The addition of apple cuts the tartness of the cranberries, and gives this cranberry sauce a little bit of a sweeter and mellower flavor. It’s a family favorite when the stores start carrying fresh cranberries each autumn. Not only is it tasty with Thanksgiving turkey, it’s delicious with chicken and pork as well!

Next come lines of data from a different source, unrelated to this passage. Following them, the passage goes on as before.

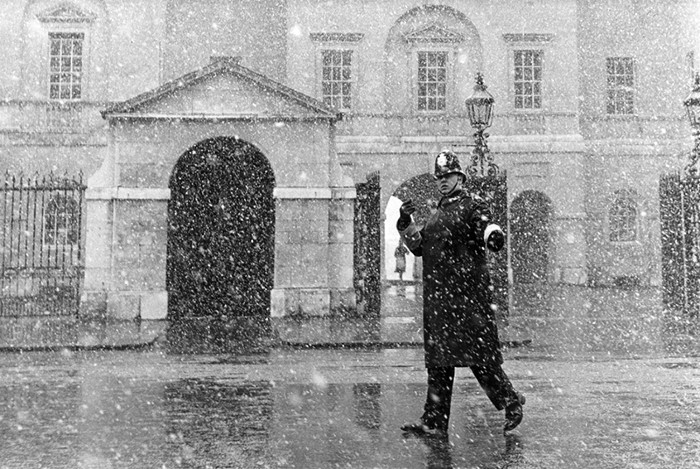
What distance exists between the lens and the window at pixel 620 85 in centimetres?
2975

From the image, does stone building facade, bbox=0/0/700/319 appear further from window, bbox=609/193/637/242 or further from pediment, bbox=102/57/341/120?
pediment, bbox=102/57/341/120

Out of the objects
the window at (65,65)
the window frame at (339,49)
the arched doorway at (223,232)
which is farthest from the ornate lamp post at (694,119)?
the window at (65,65)

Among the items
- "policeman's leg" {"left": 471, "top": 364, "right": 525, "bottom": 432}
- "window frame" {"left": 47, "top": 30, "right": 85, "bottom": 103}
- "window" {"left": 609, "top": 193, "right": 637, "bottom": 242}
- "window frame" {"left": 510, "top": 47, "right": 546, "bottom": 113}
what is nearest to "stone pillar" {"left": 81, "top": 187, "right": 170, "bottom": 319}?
"policeman's leg" {"left": 471, "top": 364, "right": 525, "bottom": 432}

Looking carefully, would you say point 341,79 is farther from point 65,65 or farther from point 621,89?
point 621,89

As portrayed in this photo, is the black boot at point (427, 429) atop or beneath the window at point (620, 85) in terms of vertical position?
beneath

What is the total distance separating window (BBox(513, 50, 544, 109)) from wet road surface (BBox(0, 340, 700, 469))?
1956 centimetres

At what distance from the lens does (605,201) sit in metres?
29.3

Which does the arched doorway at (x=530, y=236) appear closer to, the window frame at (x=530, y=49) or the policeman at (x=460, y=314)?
the window frame at (x=530, y=49)

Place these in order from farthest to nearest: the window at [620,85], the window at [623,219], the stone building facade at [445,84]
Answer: the window at [620,85] < the window at [623,219] < the stone building facade at [445,84]

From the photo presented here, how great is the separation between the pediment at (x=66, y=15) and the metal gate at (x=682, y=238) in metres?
21.8

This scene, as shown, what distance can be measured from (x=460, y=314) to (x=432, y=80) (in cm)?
2388

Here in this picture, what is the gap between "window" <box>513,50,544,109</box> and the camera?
93.2ft

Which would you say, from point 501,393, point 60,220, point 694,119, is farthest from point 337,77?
point 501,393

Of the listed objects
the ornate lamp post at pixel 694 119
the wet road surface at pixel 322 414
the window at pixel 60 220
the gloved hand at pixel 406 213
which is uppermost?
the ornate lamp post at pixel 694 119
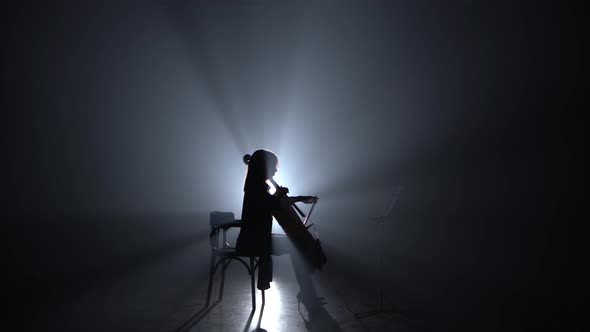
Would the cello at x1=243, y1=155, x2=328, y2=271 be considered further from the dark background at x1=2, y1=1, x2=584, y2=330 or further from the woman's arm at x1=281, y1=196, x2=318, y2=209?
the dark background at x1=2, y1=1, x2=584, y2=330

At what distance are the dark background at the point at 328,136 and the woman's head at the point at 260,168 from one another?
1.47 meters

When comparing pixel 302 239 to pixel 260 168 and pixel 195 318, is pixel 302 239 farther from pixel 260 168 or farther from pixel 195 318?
pixel 195 318

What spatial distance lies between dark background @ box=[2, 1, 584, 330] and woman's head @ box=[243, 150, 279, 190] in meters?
1.47

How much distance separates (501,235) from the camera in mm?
2836

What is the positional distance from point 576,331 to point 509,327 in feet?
0.96

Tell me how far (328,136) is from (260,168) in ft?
11.5

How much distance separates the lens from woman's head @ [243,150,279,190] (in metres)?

Fun fact: Apples and cranberries both contain pectin, which is a natural thickener. The cranberry sauce will seem runny when it’s done cooking, but will thicken as it cools.
Apple cranberry sauce
Serves 3 cups
- 3/4 cup water
- 1 cup granulated sugar
- 1 Granny Smith apple, peeled and diced
- 3 cups whole cranberries, fresh or frozen
- Put water and sugar into a medium sized saucepan and bring to a boil over medium-high heat. Add apples and cranberries and return to a boil. Reduce heat and simmer for 10 minutes, stirring occasionally.
- Remove from heat and pour sauce into a bowl. Cover and let cool at room temperature.
- Once cooled, refrigerate until ready to serve.